The EDSK report recommends giving this power to local authorities because “academies are more likely to fail to meet their responsibilities for running a fair admissions system, often by not accepting vulnerable pupils or by circumventing the schools admissions code”.

The report’s recommendations also include:

  • Multi-academy trusts would be renamed as “national school trusts” but their schools would have the power to leave if they chose to.
  • Local authorities should be able to set up their own “local schools trust”, similar to a MAT, which includes all the maintained schools in their locality.
  • The eight regional schools commissioners be replaced with 35 “local schools commissioners” responsible for monitoring the performance of all state schools, intervening in underperforming schools and commissioning new school places when required.
  • Local authorities be put in charge of school admissions, meaning that existing academies will no longer act as their own “admissions authority”.
  • Major decisions that affect local education provision such as setting up a new school or moving a school into a trust should involve public meetings and consultations.

Mr Richmond, the director of EDSK said: “England now has two sets of government-funded schools that are run separately from each other and come with their own rules on funding, governance and accountability.

“This has produced a fragmented and incoherent state school system that is confusing and inaccessible for many parents and local communities.”

‘Best of both worlds’

Mr Richmond said the changes he was proposing would combine the best of both systems by promoting autonomy in schools and school collaboration but also improving the transparency and accountability of the system.

He added: ““The seemingly endless debates over whether one set of schools is better than the other makes it difficult to hold important discussions about how to improve education standards.

“The best way to move beyond these polarised opinions is for the government to set the explicit goal of bringing all state schools together into a single, unified system that draws on the best of what academies and maintained schools have to offer.

“It is vital that all stakeholders - including pupils, parents, teachers and politicians - can judge schools on a level playing field in which every school is given the same support and opportunities to succeed.” 
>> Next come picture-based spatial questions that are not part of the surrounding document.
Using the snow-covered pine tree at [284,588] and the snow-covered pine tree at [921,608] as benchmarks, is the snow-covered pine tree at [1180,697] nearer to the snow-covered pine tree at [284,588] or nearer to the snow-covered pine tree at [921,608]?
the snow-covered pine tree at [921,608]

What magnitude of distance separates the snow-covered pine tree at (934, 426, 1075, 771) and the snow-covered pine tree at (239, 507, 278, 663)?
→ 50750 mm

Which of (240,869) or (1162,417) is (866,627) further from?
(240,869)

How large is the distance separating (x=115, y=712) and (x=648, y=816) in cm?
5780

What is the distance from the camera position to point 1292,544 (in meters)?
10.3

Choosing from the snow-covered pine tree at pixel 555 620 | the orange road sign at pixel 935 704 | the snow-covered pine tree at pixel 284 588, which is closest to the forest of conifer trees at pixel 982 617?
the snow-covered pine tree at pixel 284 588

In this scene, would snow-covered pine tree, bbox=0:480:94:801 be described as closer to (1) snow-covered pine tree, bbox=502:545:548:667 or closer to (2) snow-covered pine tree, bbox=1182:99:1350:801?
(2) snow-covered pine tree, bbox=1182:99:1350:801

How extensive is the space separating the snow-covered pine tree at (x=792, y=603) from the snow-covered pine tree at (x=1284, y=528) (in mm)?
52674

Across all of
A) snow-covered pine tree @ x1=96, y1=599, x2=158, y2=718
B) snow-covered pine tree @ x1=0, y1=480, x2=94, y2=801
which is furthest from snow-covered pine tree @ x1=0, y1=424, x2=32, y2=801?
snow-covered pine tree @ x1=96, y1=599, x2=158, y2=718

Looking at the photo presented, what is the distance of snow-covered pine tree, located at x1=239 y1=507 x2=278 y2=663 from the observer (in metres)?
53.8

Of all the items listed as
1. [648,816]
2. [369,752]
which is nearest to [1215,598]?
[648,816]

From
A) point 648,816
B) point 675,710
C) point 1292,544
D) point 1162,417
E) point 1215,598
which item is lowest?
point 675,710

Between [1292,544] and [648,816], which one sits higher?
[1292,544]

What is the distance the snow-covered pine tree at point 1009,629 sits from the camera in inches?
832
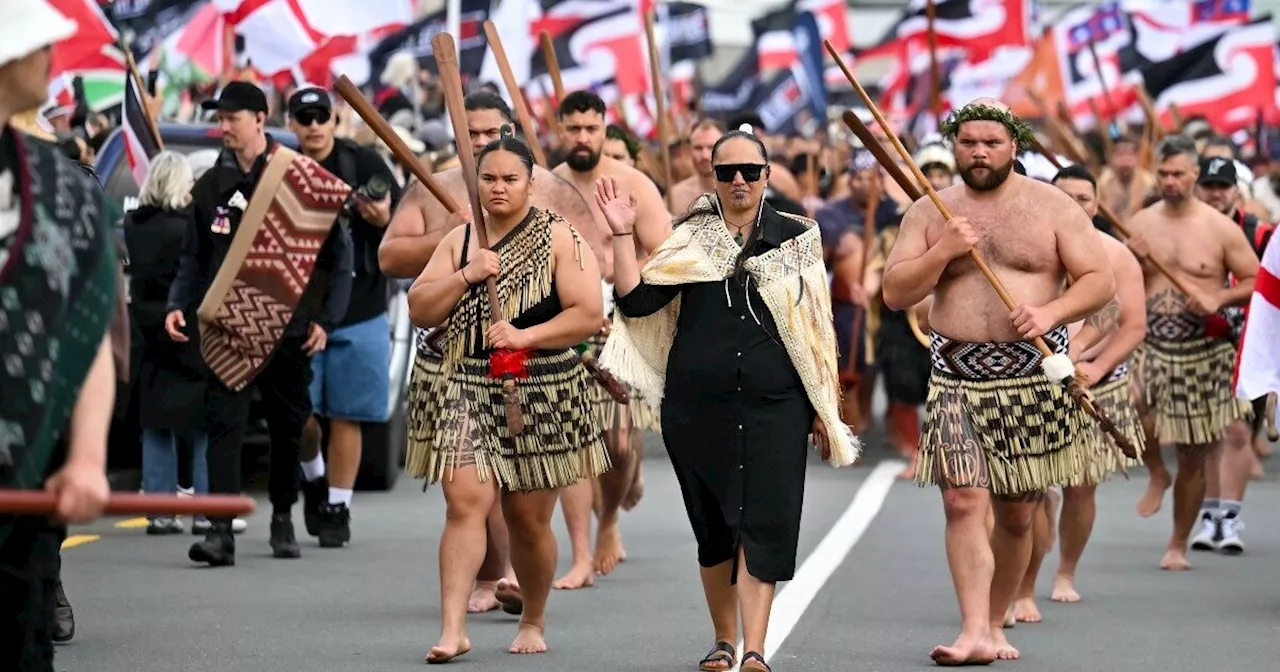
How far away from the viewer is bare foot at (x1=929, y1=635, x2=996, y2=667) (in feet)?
30.8

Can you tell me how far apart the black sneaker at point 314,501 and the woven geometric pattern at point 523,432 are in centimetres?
364

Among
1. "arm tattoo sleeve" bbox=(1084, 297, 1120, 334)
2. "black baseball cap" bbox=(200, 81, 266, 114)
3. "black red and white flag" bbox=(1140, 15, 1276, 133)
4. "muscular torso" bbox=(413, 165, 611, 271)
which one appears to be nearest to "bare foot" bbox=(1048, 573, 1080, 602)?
"arm tattoo sleeve" bbox=(1084, 297, 1120, 334)

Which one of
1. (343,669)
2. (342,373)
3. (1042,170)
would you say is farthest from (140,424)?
(1042,170)

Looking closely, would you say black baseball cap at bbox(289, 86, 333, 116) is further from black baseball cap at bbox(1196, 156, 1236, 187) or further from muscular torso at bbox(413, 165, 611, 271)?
black baseball cap at bbox(1196, 156, 1236, 187)

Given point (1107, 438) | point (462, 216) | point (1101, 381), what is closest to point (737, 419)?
point (462, 216)

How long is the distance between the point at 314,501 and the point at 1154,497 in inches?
182

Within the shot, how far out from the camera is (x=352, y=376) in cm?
1349

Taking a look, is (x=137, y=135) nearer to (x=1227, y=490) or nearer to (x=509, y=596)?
(x=509, y=596)

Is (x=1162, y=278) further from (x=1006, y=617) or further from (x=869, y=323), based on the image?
(x=869, y=323)

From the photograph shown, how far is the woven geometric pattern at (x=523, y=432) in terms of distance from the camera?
9406 millimetres

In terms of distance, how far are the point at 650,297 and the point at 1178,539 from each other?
4602mm

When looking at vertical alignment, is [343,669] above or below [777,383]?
below

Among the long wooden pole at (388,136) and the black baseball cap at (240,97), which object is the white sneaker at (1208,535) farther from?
the black baseball cap at (240,97)

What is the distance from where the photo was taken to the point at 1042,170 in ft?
61.1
‘This amounts to academisation’

However, Kevin Courtney, joint general secretary of the NEU teaching union, said that rather than ending the academy programme, the plans “amount to the total academisation of the school system by central government diktat”.

He added:  “There is now huge dissatisfaction with the academies programme and a realisation that its inherent structural problems are not possible to resolve.

“The call to reinstate local democratic accountability of schools is being made across the political spectrum.

“This is a clear attempt to breathe life into a dying programme before this happens.

“It would also involve an expansion of the unelected and unaccountable regional schools commissioner bureaucracy. It would actually reduce democratic accountability and make it harder for parents and staff to understand and navigate the system.”

The chair of the Local Government Association’s children and young people board, Councillor Judith Blake, said: “Academisation isn’t always the best or only solution. Staying under council control delivers better results for a school than those which convert to an academy.

“This is why in the upcoming spending round, the government needs to give councils the powers to open new maintained schools where that is the local preference.”

A DfE spokesperson said: “Standards are rising in sponsored academies and freedom is placed in the hands of school leaders, allowing them to make decisions based on local need and in the interests of their pupils.

“Each year hundreds of schools make the positive choice to convert to academy status - giving great teachers the freedom to focus on what is best for pupils, as well as more autonomy.

“There are more than half a million children studying in sponsored primary and secondary academies that are now rated good or outstanding, with standards rising faster in many sponsored academies than in similar council-run schools.”